* Listed entries
------------
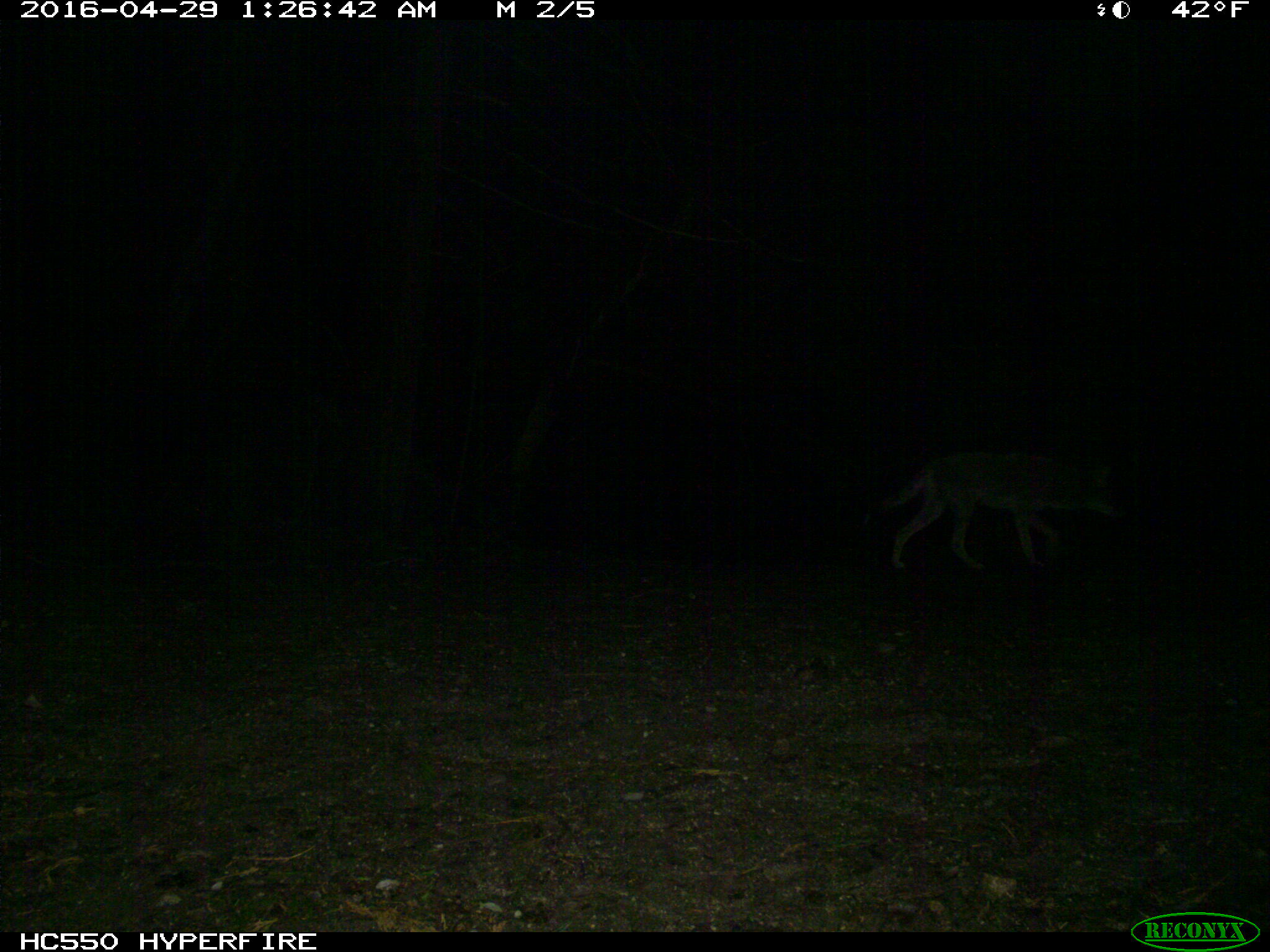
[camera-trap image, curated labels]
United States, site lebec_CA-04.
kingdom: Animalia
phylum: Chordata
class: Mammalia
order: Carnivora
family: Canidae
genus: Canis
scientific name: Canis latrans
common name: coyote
------------
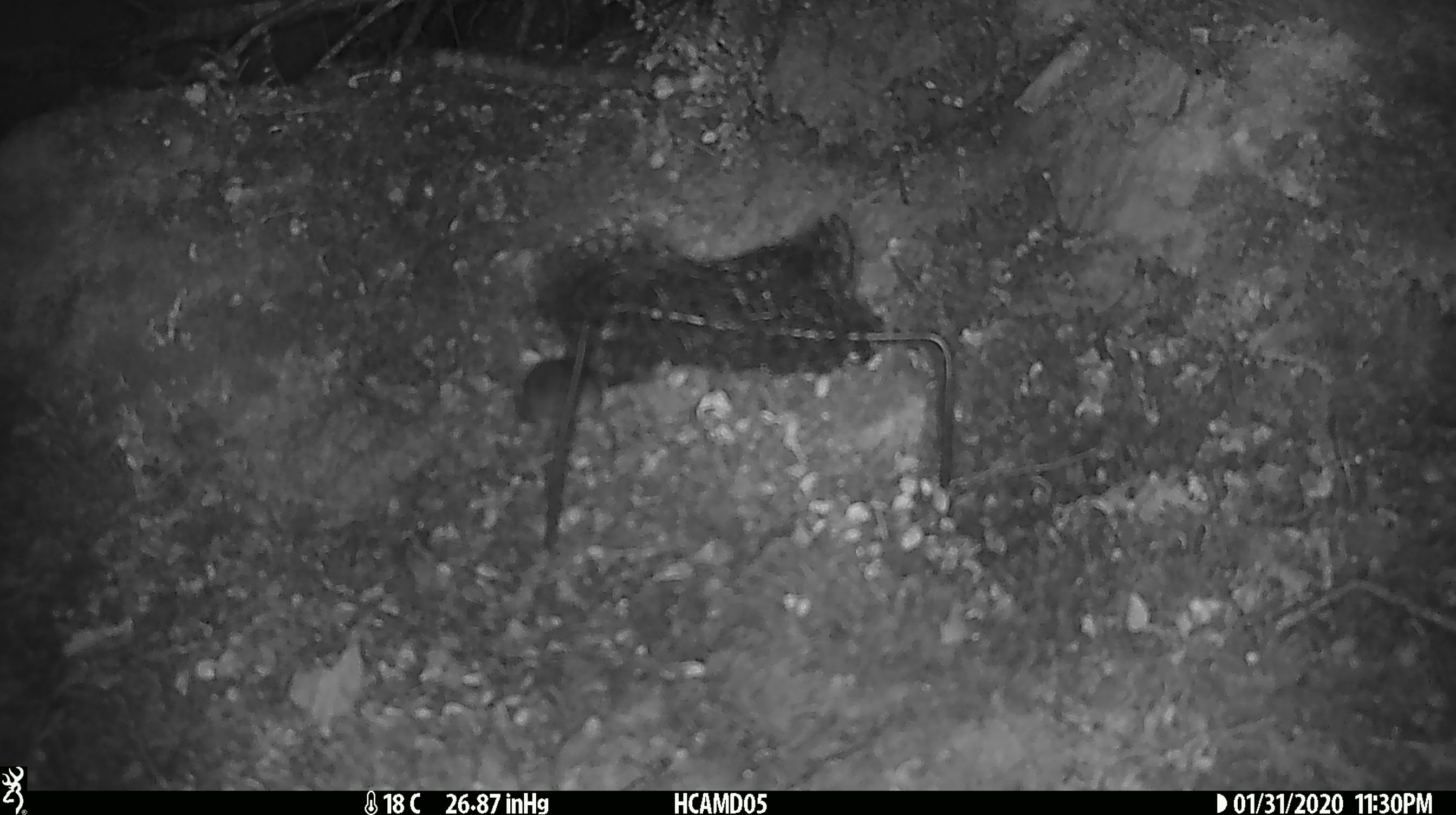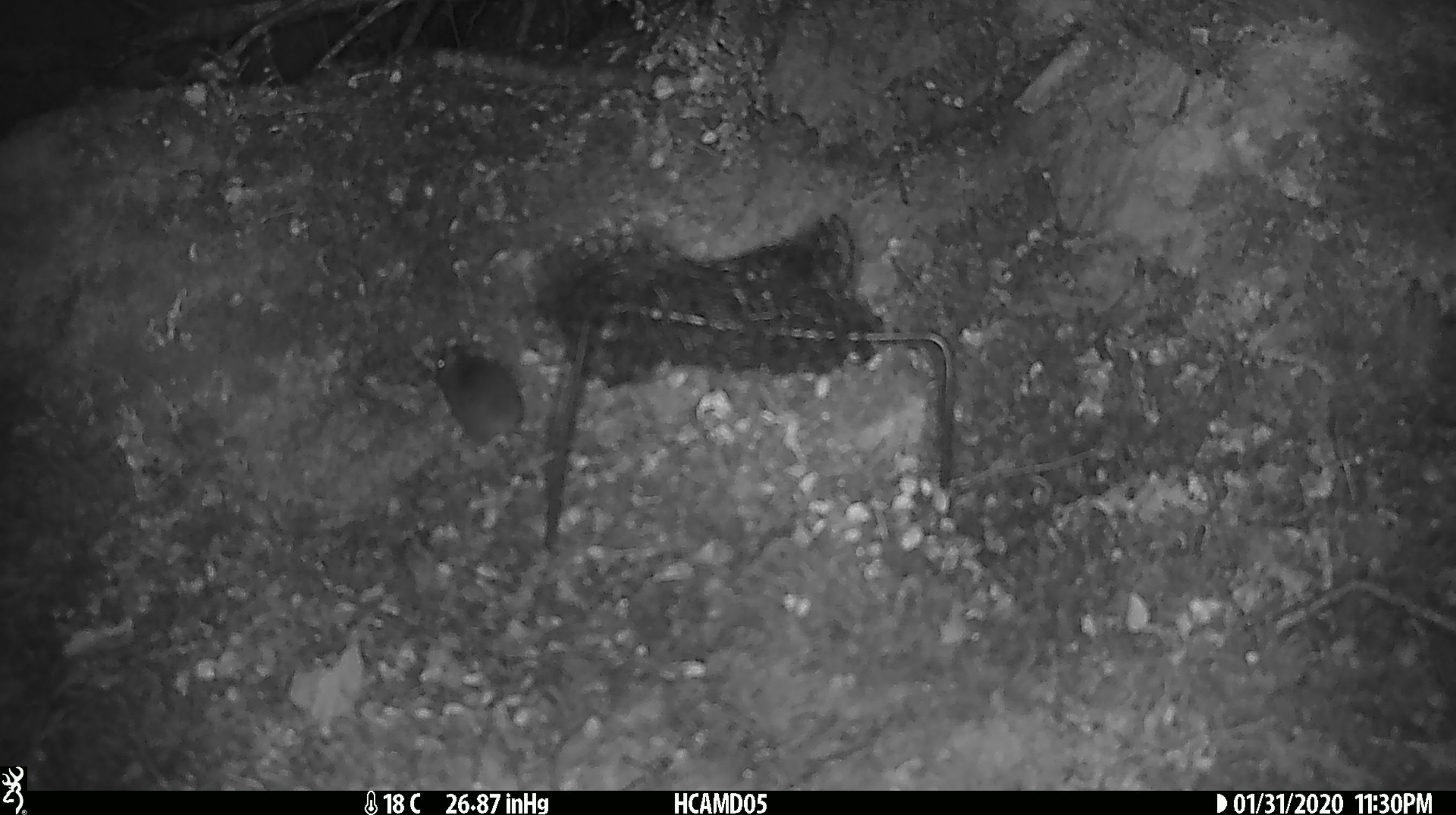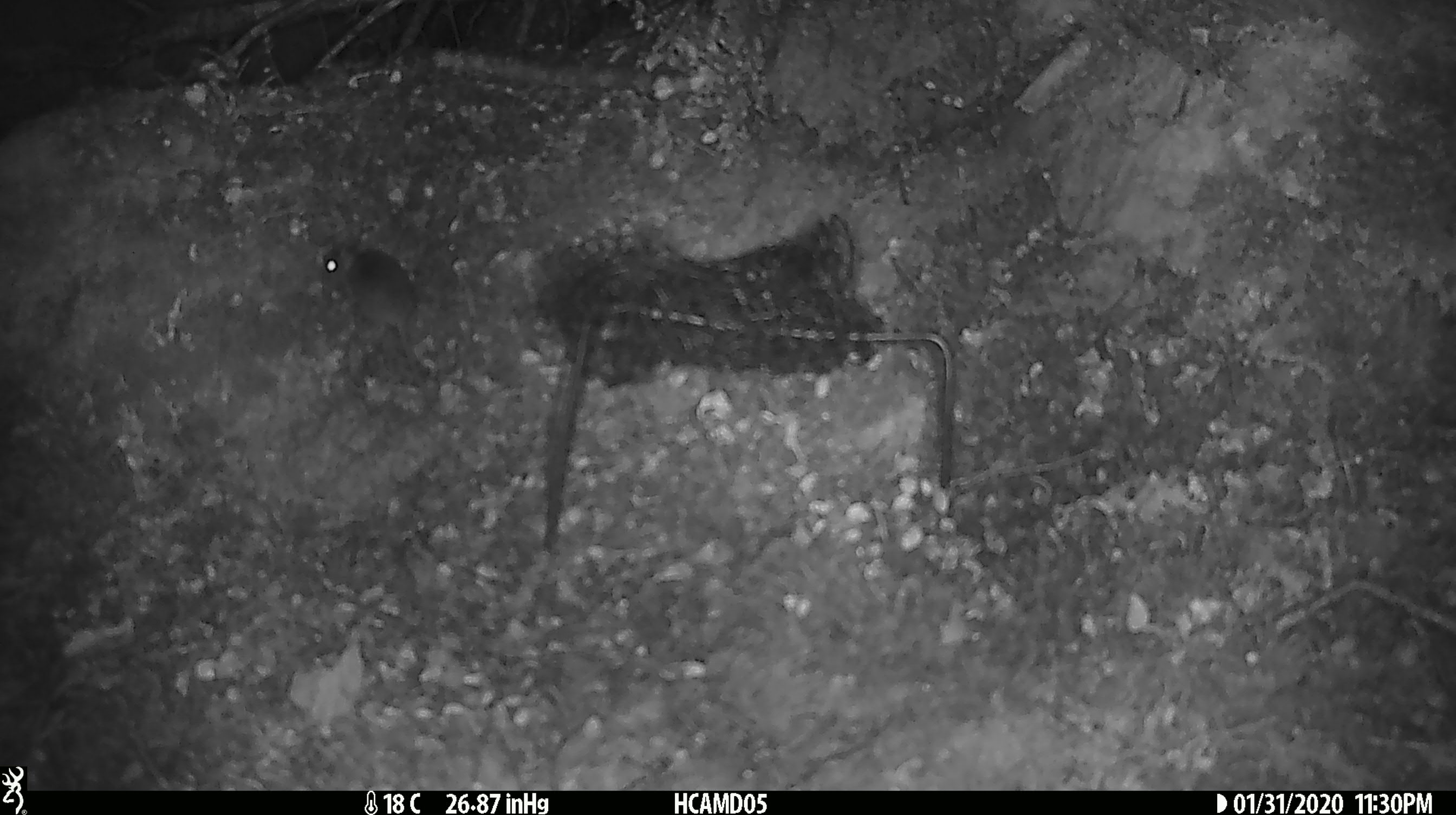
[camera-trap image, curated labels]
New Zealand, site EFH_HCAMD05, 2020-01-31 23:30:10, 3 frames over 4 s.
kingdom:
------------
* Work to be completed
Retype only this portion of the data above: the line containing "United States, site lebec_CA-04.", the line containing "common name: coyote", and all lines between them, exactly.

* Solution for this problem
United States, site lebec_CA-04.
kingdom: Animalia
phylum: Chordata
class: Mammalia
order: Carnivora
family: Canidae
genus: Canis
scientific name: Canis latrans
common name: coyote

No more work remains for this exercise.